═══ Dataset ═══

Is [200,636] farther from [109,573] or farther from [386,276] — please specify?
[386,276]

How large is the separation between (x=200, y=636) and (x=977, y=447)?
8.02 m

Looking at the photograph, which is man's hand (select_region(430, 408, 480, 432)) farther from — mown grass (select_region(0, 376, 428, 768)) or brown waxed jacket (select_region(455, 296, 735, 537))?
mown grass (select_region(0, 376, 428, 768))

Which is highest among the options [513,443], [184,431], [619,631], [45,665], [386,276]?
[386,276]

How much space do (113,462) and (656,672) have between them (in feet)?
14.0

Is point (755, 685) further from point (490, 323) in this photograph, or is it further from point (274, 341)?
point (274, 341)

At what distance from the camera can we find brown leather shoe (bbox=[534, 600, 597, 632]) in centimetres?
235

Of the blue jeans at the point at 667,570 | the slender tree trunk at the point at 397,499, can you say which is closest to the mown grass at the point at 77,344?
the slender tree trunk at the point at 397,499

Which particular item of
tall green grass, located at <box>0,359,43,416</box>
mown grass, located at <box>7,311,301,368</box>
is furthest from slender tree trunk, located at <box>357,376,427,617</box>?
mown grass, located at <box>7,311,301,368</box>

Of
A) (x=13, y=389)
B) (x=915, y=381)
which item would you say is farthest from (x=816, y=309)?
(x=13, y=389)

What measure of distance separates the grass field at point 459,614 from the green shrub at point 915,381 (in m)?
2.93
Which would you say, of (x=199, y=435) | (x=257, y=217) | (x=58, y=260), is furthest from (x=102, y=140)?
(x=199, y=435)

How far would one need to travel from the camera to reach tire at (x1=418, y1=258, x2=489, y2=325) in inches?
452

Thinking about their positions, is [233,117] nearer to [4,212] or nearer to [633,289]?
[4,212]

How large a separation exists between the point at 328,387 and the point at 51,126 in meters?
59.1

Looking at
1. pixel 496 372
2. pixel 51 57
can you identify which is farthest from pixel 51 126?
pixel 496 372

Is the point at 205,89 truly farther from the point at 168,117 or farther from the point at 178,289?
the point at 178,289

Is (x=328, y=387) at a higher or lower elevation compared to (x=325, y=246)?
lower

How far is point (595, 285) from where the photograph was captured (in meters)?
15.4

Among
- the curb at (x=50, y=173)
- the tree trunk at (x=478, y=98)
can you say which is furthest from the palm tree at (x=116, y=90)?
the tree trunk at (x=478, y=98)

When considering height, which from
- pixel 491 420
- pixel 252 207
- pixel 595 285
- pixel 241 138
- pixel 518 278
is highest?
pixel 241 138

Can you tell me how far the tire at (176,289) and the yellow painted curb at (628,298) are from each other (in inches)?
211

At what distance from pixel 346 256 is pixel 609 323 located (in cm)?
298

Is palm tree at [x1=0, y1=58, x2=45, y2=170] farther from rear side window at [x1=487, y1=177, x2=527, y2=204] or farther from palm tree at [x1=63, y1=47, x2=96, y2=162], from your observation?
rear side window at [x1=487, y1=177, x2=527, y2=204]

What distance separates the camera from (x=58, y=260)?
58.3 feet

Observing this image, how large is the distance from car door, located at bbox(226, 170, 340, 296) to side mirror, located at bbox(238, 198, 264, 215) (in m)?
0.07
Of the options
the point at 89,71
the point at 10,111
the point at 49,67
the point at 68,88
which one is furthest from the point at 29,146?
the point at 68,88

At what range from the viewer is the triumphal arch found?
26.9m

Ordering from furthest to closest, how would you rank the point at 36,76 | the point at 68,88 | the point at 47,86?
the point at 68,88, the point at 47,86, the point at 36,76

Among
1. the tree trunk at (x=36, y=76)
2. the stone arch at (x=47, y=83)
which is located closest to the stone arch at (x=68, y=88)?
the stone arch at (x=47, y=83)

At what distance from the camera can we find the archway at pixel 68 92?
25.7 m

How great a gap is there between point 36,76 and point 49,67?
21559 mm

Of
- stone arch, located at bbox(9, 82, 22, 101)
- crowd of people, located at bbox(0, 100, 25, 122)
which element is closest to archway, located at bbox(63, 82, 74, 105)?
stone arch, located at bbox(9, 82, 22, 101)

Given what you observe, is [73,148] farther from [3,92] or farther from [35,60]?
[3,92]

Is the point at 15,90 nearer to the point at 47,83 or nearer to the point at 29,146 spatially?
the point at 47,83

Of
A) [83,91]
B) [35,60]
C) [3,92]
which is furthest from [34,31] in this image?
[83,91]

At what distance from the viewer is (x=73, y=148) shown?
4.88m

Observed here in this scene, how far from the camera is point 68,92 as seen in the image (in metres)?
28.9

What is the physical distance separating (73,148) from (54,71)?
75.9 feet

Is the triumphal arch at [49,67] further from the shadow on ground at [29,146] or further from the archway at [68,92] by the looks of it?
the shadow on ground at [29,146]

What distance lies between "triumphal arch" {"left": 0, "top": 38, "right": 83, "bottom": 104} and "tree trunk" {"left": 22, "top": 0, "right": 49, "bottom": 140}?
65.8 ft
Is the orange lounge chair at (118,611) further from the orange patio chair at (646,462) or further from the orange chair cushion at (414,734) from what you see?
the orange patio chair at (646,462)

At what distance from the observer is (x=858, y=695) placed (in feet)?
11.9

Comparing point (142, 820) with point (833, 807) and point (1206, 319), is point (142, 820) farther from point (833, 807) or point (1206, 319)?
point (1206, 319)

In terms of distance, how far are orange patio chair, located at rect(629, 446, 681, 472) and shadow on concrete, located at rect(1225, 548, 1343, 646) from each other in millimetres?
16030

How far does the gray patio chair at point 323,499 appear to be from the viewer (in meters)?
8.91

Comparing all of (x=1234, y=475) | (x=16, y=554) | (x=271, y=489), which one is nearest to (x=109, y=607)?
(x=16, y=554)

═══

Write out the records above again, keeping each one identical to the original.

Is [200,636] farther from [109,573] or farther from [386,276] — please specify?
[386,276]

How large is the separation between (x=200, y=636) and (x=977, y=447)?
8.02 m

Looking at the photograph, which is man's hand (select_region(430, 408, 480, 432)) farther from — mown grass (select_region(0, 376, 428, 768)) or brown waxed jacket (select_region(455, 296, 735, 537))?
mown grass (select_region(0, 376, 428, 768))

Which is highest among the options [513,443], [184,431], [619,631], [45,665], [386,276]?
[386,276]

How much space do (113,462) and (656,672) have between them (in feet)?
14.0

Is point (755, 685) further from point (490, 323) in this photograph, or is it further from point (274, 341)?
point (274, 341)

At what distance from the camera can we find brown leather shoe (bbox=[534, 600, 597, 632]) in centimetres?
235

Of the blue jeans at the point at 667,570 | the slender tree trunk at the point at 397,499, can you say which is closest to the mown grass at the point at 77,344?
the slender tree trunk at the point at 397,499

Which particular item of
tall green grass, located at <box>0,359,43,416</box>
mown grass, located at <box>7,311,301,368</box>
is furthest from slender tree trunk, located at <box>357,376,427,617</box>?
mown grass, located at <box>7,311,301,368</box>

Of
A) (x=13, y=389)
B) (x=915, y=381)
which item would you say is farthest from (x=816, y=309)?
(x=13, y=389)

What measure of distance separates the grass field at point 459,614 from the green shrub at point 915,381 (in m)?
2.93
Which would you say, of (x=199, y=435) | (x=257, y=217) | (x=58, y=260), is furthest from (x=102, y=140)?
(x=199, y=435)

How far would one need to travel from the camera to reach tire at (x1=418, y1=258, x2=489, y2=325) in inches?
452

Thinking about their positions, is [233,117] nearer to [4,212] or nearer to [633,289]?
[4,212]

How large a separation exists between the point at 328,387 and the point at 51,126 in meters?
59.1

Looking at
1. pixel 496 372
2. pixel 51 57
can you identify which is farthest from pixel 51 126?
pixel 496 372

Is the point at 205,89 truly farther from the point at 168,117 or farther from the point at 178,289?
the point at 178,289

Is (x=328, y=387) at a higher or lower elevation compared to (x=325, y=246)?
lower

How far is point (595, 285) from where the photograph was captured (in meters)?
15.4

Among
- the curb at (x=50, y=173)
- the tree trunk at (x=478, y=98)
can you say which is furthest from the palm tree at (x=116, y=90)?
the tree trunk at (x=478, y=98)

When considering height, which from
- pixel 491 420
- pixel 252 207
- pixel 595 285
- pixel 241 138
- pixel 518 278
is highest?
pixel 241 138

Can you tell me how far the tire at (176,289) and the yellow painted curb at (628,298) are from each other (in inches)?
211

At what distance from pixel 346 256 is pixel 609 323 located (in cm)?
298

Is palm tree at [x1=0, y1=58, x2=45, y2=170] farther from rear side window at [x1=487, y1=177, x2=527, y2=204] or farther from palm tree at [x1=63, y1=47, x2=96, y2=162], from your observation?
rear side window at [x1=487, y1=177, x2=527, y2=204]

What distance separates the camera from (x=58, y=260)?
58.3 feet

Observing this image, how large is the distance from car door, located at bbox(226, 170, 340, 296) to side mirror, located at bbox(238, 198, 264, 215) (in m)?
0.07
Of the options
the point at 89,71
the point at 10,111
the point at 49,67
the point at 68,88
which one is furthest from the point at 29,146?
the point at 68,88

At what range from the viewer is the triumphal arch found?
26.9m

Ordering from furthest to closest, how would you rank the point at 36,76 | the point at 68,88 | the point at 47,86?
the point at 68,88, the point at 47,86, the point at 36,76

Among
1. the tree trunk at (x=36, y=76)
2. the stone arch at (x=47, y=83)
which is located closest to the stone arch at (x=68, y=88)?
the stone arch at (x=47, y=83)

At what distance from the camera can we find the archway at pixel 68 92?
25.7 m

How great a gap is there between point 36,76 and point 49,67?
21559 mm

Of
- stone arch, located at bbox(9, 82, 22, 101)
- crowd of people, located at bbox(0, 100, 25, 122)
which element is closest to archway, located at bbox(63, 82, 74, 105)?
stone arch, located at bbox(9, 82, 22, 101)

Given what you observe, is [73,148] farther from [3,92] or farther from [35,60]?
[3,92]

Is the point at 15,90 nearer to the point at 47,83 or nearer to the point at 29,146 spatially?
the point at 47,83

Of
A) [83,91]
B) [35,60]
C) [3,92]
which is furthest from [34,31] in this image?
[83,91]

At what distance from the viewer is (x=73, y=148) shown?
4.88m

Observed here in this scene, how far from the camera is point 68,92 as seen in the image (in metres)?
28.9

What is the physical distance separating (73,148) from (54,71)?
75.9 feet

Is the triumphal arch at [49,67] further from the shadow on ground at [29,146] or further from the archway at [68,92] by the looks of it?
the shadow on ground at [29,146]

What distance lies between "triumphal arch" {"left": 0, "top": 38, "right": 83, "bottom": 104} and "tree trunk" {"left": 22, "top": 0, "right": 49, "bottom": 140}?
65.8 ft
Is the orange lounge chair at (118,611) further from the orange patio chair at (646,462) or further from the orange chair cushion at (414,734) from what you see?
the orange patio chair at (646,462)

At what distance from the observer is (x=858, y=695) placed (in feet)?
11.9

Comparing point (142, 820) with point (833, 807) and point (1206, 319), is point (142, 820) farther from point (833, 807) or point (1206, 319)?
point (1206, 319)

In terms of distance, how far are orange patio chair, located at rect(629, 446, 681, 472) and shadow on concrete, located at rect(1225, 548, 1343, 646) from each other in millimetres?
16030

How far does the gray patio chair at point 323,499 appear to be from the viewer (in meters)?
8.91

Comparing all of (x=1234, y=475) | (x=16, y=554) | (x=271, y=489), which one is nearest to (x=109, y=607)?
(x=16, y=554)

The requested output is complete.